Down to the last line, print the data that follows exactly, without its pictures.
-------- Material provided --------
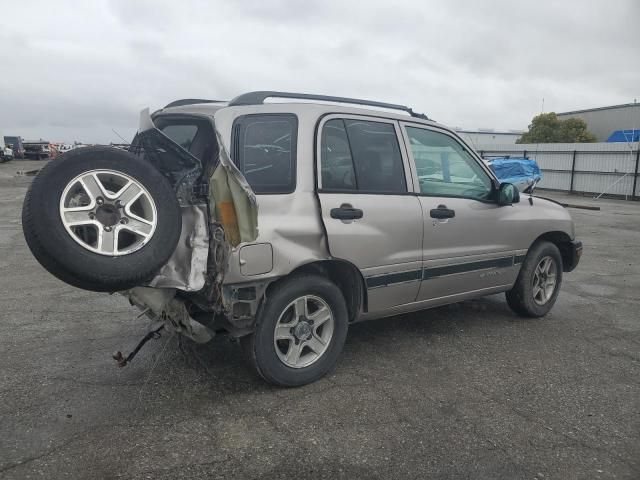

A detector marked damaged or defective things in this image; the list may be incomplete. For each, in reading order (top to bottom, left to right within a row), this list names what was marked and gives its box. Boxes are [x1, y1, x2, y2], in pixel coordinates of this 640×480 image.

crumpled sheet metal [144, 203, 208, 290]
crumpled sheet metal [210, 128, 260, 248]
damaged suv [21, 91, 580, 386]
bent bumper [564, 239, 584, 270]
cracked asphalt [0, 160, 636, 476]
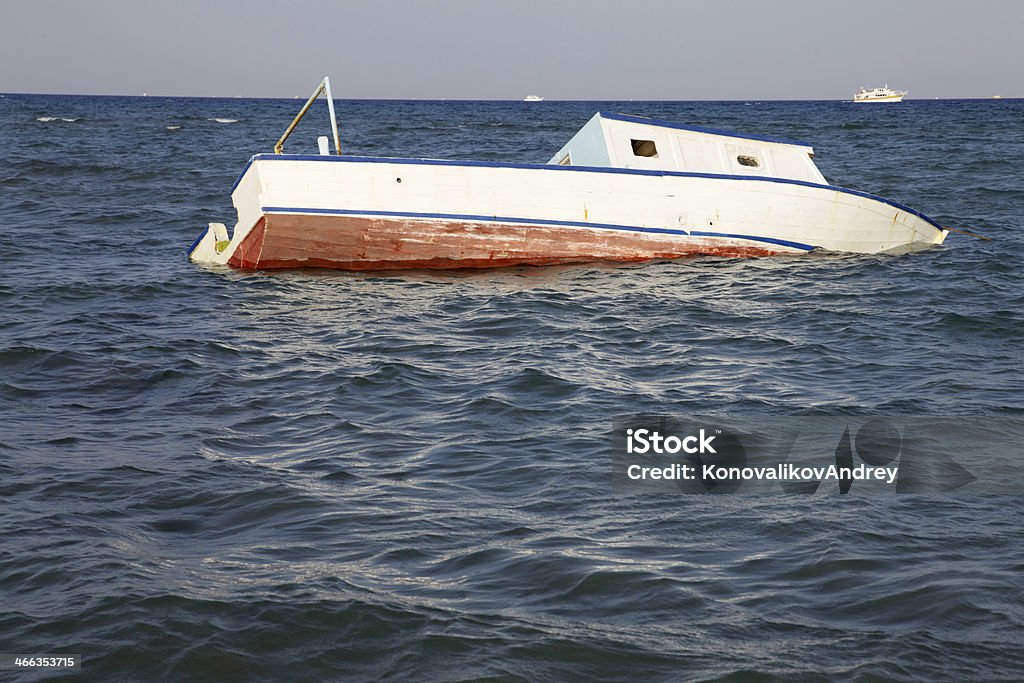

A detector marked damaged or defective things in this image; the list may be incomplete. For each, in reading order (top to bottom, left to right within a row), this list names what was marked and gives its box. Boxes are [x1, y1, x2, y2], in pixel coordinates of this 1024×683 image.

rust streak on hull [230, 211, 782, 270]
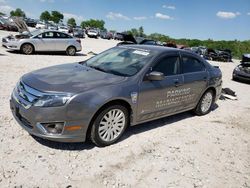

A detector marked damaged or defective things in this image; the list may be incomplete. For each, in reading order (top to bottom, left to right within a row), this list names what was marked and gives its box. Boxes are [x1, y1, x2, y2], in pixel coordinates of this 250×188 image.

damaged hood [21, 62, 126, 93]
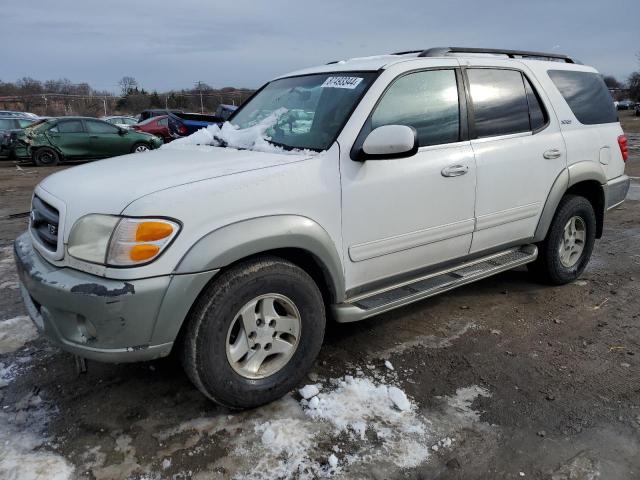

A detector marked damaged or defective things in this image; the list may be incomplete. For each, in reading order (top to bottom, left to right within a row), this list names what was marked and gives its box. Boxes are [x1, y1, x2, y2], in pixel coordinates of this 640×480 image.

damaged green car [15, 116, 162, 167]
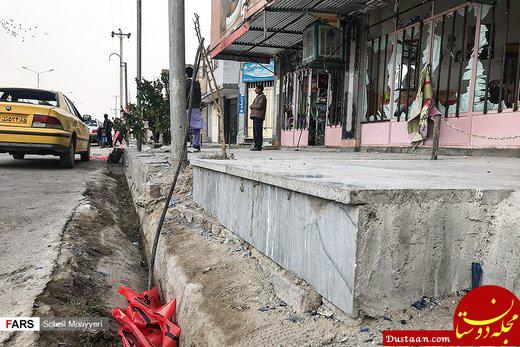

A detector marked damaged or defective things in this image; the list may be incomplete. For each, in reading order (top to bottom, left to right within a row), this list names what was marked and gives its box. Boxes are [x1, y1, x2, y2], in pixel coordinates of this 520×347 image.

damaged facade [209, 0, 520, 150]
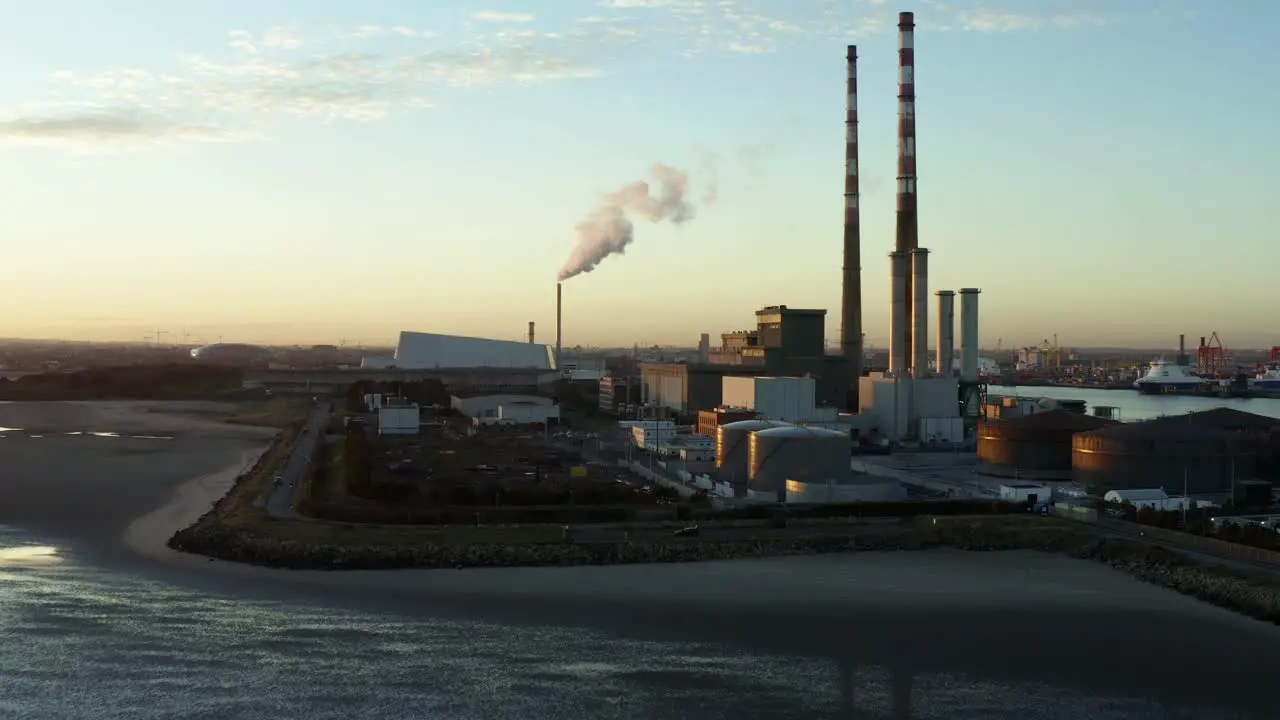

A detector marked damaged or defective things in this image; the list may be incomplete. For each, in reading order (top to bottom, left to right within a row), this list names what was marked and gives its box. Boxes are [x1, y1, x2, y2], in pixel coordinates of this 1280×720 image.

rusty brown storage tank [721, 417, 788, 479]
rusty brown storage tank [747, 422, 855, 497]
rusty brown storage tank [977, 409, 1121, 476]
rusty brown storage tank [1070, 415, 1259, 491]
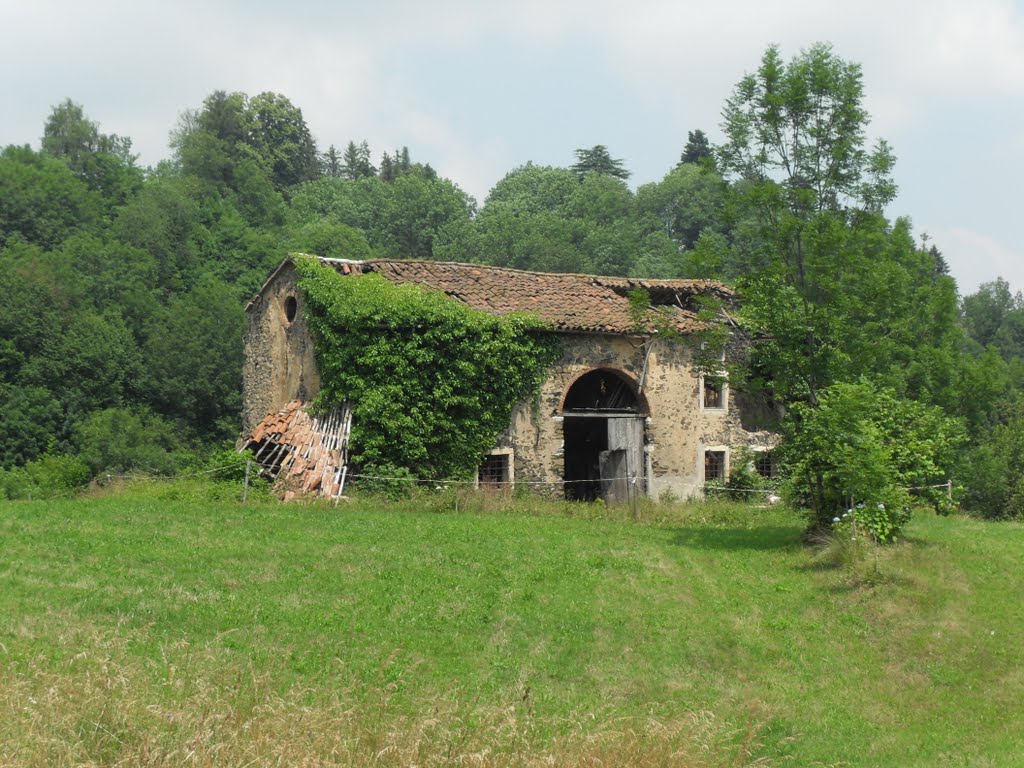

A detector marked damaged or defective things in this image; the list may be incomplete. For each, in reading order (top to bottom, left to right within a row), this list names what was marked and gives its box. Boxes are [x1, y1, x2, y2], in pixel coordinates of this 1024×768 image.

broken roof tile pile [323, 260, 733, 335]
broken roof tile pile [239, 399, 352, 501]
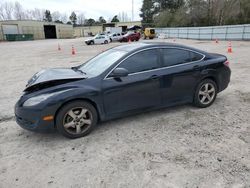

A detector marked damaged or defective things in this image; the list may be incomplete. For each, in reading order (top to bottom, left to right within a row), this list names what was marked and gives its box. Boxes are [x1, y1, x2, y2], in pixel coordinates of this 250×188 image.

crumpled hood [25, 68, 86, 92]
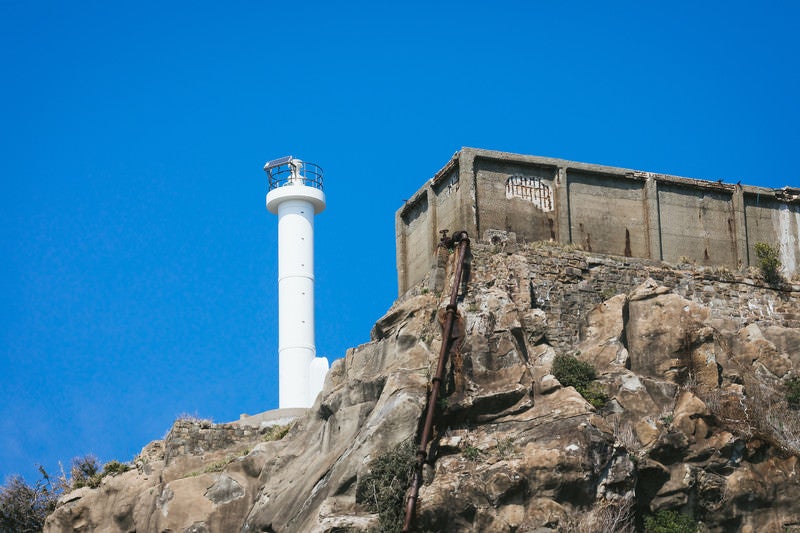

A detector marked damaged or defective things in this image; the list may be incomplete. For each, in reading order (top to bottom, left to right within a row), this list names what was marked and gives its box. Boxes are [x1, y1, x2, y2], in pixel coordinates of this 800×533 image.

rusty iron pole [400, 231, 468, 528]
rusted metal pipe [400, 230, 468, 532]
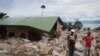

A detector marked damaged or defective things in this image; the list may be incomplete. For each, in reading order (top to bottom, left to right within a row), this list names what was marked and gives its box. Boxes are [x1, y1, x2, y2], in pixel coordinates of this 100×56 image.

damaged building [0, 16, 63, 40]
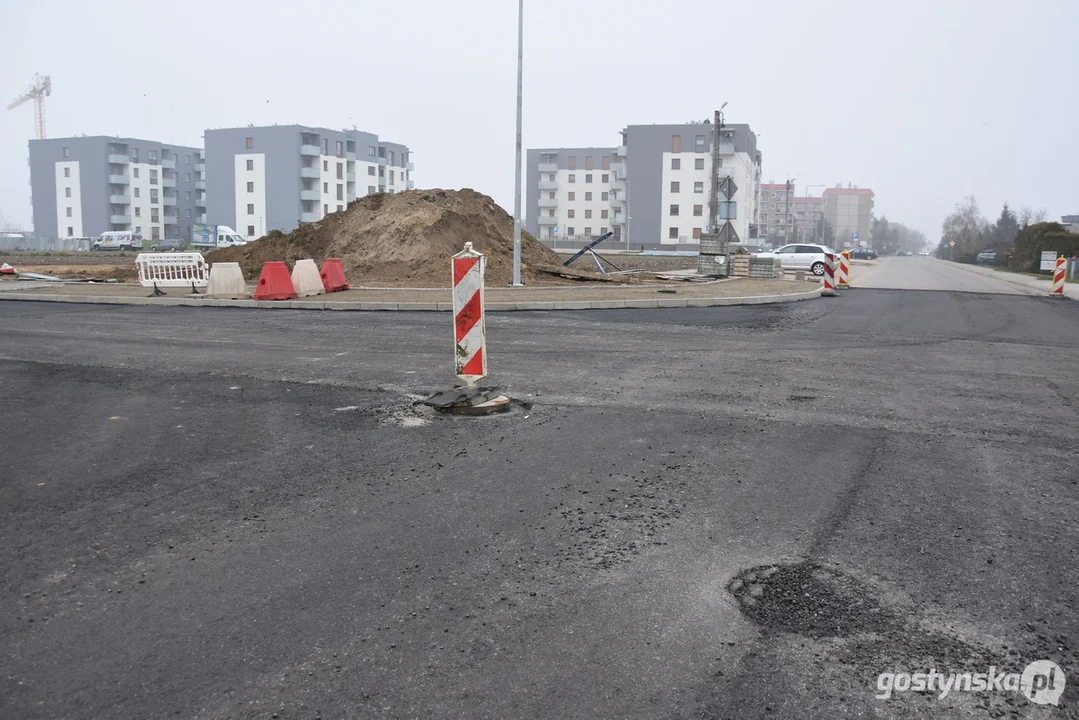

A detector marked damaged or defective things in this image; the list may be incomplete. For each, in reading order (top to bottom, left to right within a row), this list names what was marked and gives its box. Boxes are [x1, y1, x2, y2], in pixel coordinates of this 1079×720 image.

cracked asphalt surface [0, 278, 1074, 716]
pothole in asphalt [729, 561, 897, 634]
asphalt patch [729, 561, 897, 634]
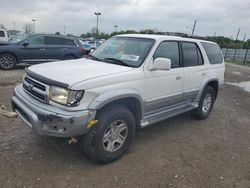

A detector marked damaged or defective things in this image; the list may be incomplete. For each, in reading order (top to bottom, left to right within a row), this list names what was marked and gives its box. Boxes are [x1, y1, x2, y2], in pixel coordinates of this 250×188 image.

damaged front bumper [11, 84, 95, 137]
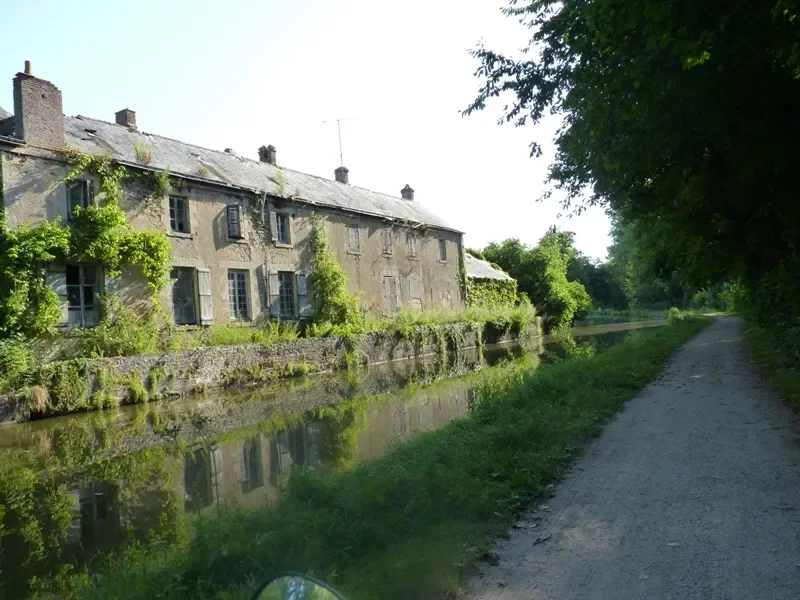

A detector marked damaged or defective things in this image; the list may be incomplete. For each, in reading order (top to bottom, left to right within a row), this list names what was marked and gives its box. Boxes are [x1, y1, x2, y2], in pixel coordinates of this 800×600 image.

broken window [67, 183, 92, 223]
broken window [168, 198, 188, 233]
broken window [225, 206, 241, 239]
broken window [66, 264, 99, 326]
broken window [170, 268, 197, 324]
broken window [227, 270, 248, 322]
broken window [280, 274, 296, 318]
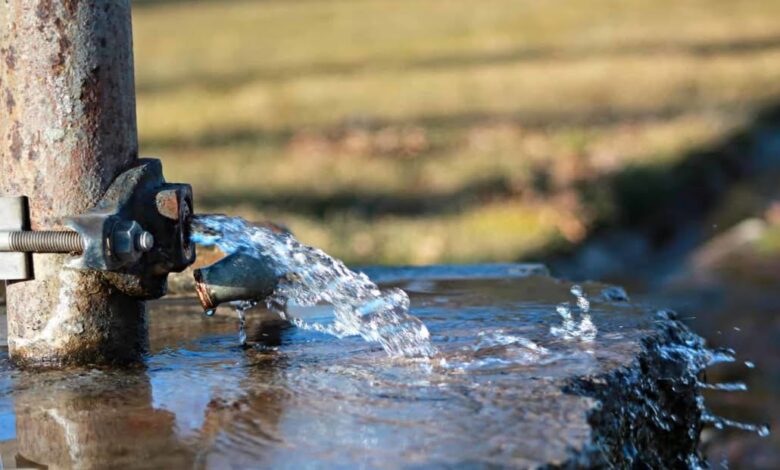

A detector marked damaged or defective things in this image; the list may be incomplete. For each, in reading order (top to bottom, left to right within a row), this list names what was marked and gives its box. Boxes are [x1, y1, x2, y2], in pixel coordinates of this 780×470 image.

rust on pipe [0, 0, 145, 368]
--------
Solved exercise
A detector marked damaged or defective things in this image; the list may be incomplete. For each, in reading order (top to bottom, left to right within a row), this list names what was marked and gives its box. Boxes are [x1, y1, x2, y2], in pixel coordinates of this 640×480 image.

crumpled sheet metal [144, 203, 208, 290]
crumpled sheet metal [210, 128, 260, 248]
damaged suv [21, 91, 580, 386]
bent bumper [564, 239, 584, 270]
cracked asphalt [0, 160, 636, 476]

A detector marked damaged or defective things in this image; the list may be incomplete. For each, in reading order (top to bottom, left to right within a row), this list names what was marked and gives its box. Boxes are [x1, y1, x2, y2], in pixel coordinates of this 1024×683 image.

rust streak on hull [230, 211, 782, 270]

A detector marked damaged or defective things in this image; the list may be incomplete. For each, in reading order (top to bottom, left to right within a row), this list names what was marked and gives its box. Boxes are [x1, y1, x2, y2], in pixel coordinates of this 250×188 image.

damaged hood [21, 62, 126, 93]

A detector marked damaged or defective things in this image; the list may be incomplete. For each, in reading order (top to bottom, left to right within a row), this list names what was marked and gives its box. Boxes are [x1, y1, x2, y2], in pixel coordinates of this 640×480 image.

damaged green car [15, 116, 162, 167]

A detector marked damaged or defective things in this image; the list may be incomplete. For each, in reading order (top to bottom, left to right within a row), this list names what was marked and gives its box. Boxes are [x1, y1, x2, y2], in pixel coordinates of this 520×347 image.

damaged facade [209, 0, 520, 150]

A detector marked damaged or defective things in this image; the list may be incomplete. For each, in reading order (top to bottom, left to right within a row), this list names what was marked and gives its box. Boxes are [x1, y1, x2, y2], in pixel coordinates of this 1280×720 image.

rusty brown storage tank [721, 417, 788, 479]
rusty brown storage tank [747, 422, 855, 497]
rusty brown storage tank [977, 409, 1121, 476]
rusty brown storage tank [1070, 415, 1259, 491]

A detector marked damaged or defective things in this image; the list may be incomplete. For each, in reading order (top to bottom, left to right within a row), this list names what was marked and gives its box. Boxes are [x1, y1, x2, y2], in pixel coordinates of this 1024×768 image.

broken roof tile pile [323, 260, 733, 335]
broken roof tile pile [239, 399, 352, 501]

A detector marked damaged or defective things in this image; the list may be incomplete. For each, in reading order (top to bottom, left to right within a row), this list names what was marked and gives its box. Boxes are [x1, y1, x2, y2], in pixel coordinates of this 250×188 image.

crumpled hood [25, 68, 86, 92]

A detector marked damaged or defective things in this image; the list may be incomplete. For each, in reading order (top to bottom, left to right within a row), this list names what was marked and gives its box. Boxes are [x1, y1, x2, y2], in pixel coordinates of this 800×533 image.

rusty iron pole [400, 231, 468, 528]
rusted metal pipe [400, 230, 468, 532]

A detector marked damaged or defective things in this image; the list may be incomplete. For each, in reading order (top to bottom, left to right within a row), this list names what was marked and gives its box. Boxes are [x1, y1, x2, y2], in pixel coordinates of this 100×56 image.

damaged building [0, 16, 63, 40]

A detector marked damaged or defective things in this image; the list may be incomplete. For each, in reading order (top to bottom, left to right within a row), this list names what was marked and gives its box. Boxes are [x1, y1, x2, y2], in pixel coordinates of this 1079×720 image.

cracked asphalt surface [0, 278, 1074, 716]
pothole in asphalt [729, 561, 897, 634]
asphalt patch [729, 561, 897, 634]

A detector marked damaged or defective things in this image; the list may be incomplete. For each, in reading order (top to bottom, left to right within a row), this list names what was marked and gives its box. Boxes are [x1, y1, x2, y2], in pixel coordinates of this 250×188 image.

damaged front bumper [11, 84, 95, 137]

A detector marked damaged or defective things in this image; the list may be incomplete. For each, in reading order (top to bottom, left to right within a row), this list names what was marked and gives its box. Boxes are [x1, y1, x2, y2], in pixel coordinates of this 800×600 image.

broken window [67, 183, 92, 223]
broken window [168, 198, 188, 233]
broken window [225, 206, 241, 239]
broken window [66, 264, 99, 326]
broken window [170, 268, 197, 324]
broken window [227, 270, 248, 322]
broken window [280, 274, 296, 318]

A detector marked damaged or defective things in this image; the list may be incomplete. For each, in reading order (top to bottom, left to right within a row), this list names what was marked and gives its box. Boxes are [x1, y1, x2, y2], in pixel coordinates of this 780×470 image.

rust on pipe [0, 0, 145, 368]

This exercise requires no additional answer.